Task goal
Pick out every line in the entries below that contains the word "nearest", and copy each of those lines in full.

Data lines
================
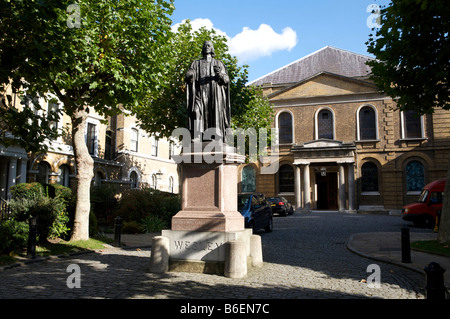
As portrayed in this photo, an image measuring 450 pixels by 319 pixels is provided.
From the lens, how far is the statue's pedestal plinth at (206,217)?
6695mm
================
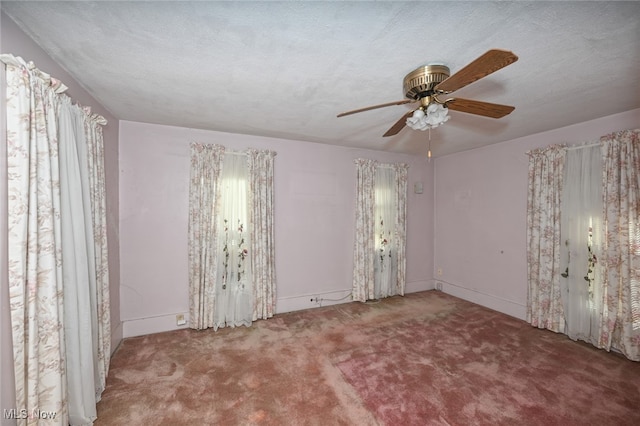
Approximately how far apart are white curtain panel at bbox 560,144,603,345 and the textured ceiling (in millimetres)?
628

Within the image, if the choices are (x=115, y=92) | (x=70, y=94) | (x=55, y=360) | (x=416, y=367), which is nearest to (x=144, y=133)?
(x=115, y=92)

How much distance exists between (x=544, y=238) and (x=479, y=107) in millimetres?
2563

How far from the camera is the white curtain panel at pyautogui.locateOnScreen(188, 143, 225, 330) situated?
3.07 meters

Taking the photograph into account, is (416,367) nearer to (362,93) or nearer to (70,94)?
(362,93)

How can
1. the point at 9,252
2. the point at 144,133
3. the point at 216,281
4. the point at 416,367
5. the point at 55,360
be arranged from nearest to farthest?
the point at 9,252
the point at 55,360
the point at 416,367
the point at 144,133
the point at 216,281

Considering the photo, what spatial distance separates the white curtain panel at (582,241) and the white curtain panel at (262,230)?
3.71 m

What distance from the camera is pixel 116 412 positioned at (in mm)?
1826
================
Result of this exercise
Within the image, if the choices are (x=115, y=92) | (x=70, y=94) | (x=55, y=360) | (x=416, y=367), which is nearest to (x=144, y=133)?
be arranged from nearest to farthest?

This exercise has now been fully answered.